Contributing to PyDistintoX

Thank you for your interest in contributing to PyDistintoX. Whether you're here to report a bug, suggest a feature, or submit code, your help is greatly appreciated.

How to Contribute

Reporting Bugs

  • Use GitLab Issues to report bugs.
  • Describe the issue in as much detail as possible.

Pull Requests

  • Fork the repository and create a new branch for your changes.
  • Make sure all tests (see below) pass successfully.
  • Keep your commit messages clear and concise.

Code Guidelines

Imports

The imports are ordered in the following structure:

  • standard library imports as f.e. logging
  • third-party imports as f.e. numpy
  • application-specific imports - as f.e. common.utils - apart from typing, import common.utils always as common_utils in order to differentiate between intra-package imports as .utils from imports from common.utils
  • intra-package imports - as f.e. .utils relative imports

Styling

Using Black Formatter for Python and Prettier for all else.

Import Headings

Use these headings for imports:

  • standard library imports
  • third-party imports
  • tests-specific imports
  • imports from source code

Dependencies

To update requirements.txt after changing dependencies in pyproject.toml, run:

uv export --no-hashes --no-dev --no-header --no-emit-project -o requirements.txt

requirements.txt is automatically checked in the CI pipeline on every merge to main. The pipeline will fail if it is not up to date.

uv Version

The CI pipeline uses uv 0.11.15. To keep your local environment in sync, update uv with:

uv self update

Tests

In order to run tests, enter

uv run pytest tests/TEST_FOLDER

The test results will be saved in ./tests/artifacts You can add -v as option to get a verbose output or -s to show print statements, even if a test does not fail. Deselect slow tests with pytest -m "not slow" (recommended!).

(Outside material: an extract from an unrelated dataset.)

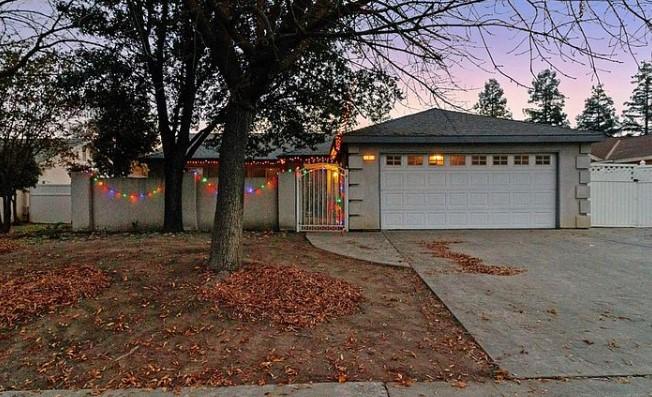 494 Armstrong Ave, Clovis, CA 93611 $315,000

For the moment tests of the following kinds are possible (substitute for TEST_FOLDER above):

  • benchmark-tests
  • very slow
  • not well implemented yet
  • unit-tests
  • very fast
  • check the functionality of single functions
  • integration-tests
  • slow
  • runs the application end to end with the example data; checks that the mathematics in distinct_measures works as expected
  • script-tests
  • shell-based tests for the CLI and example scripts

Styling

  • tests need unique names. Therefore the naming convention for tests is the following:
test_[function_under_test]_[test_kind]_[test_scenario (optionally)]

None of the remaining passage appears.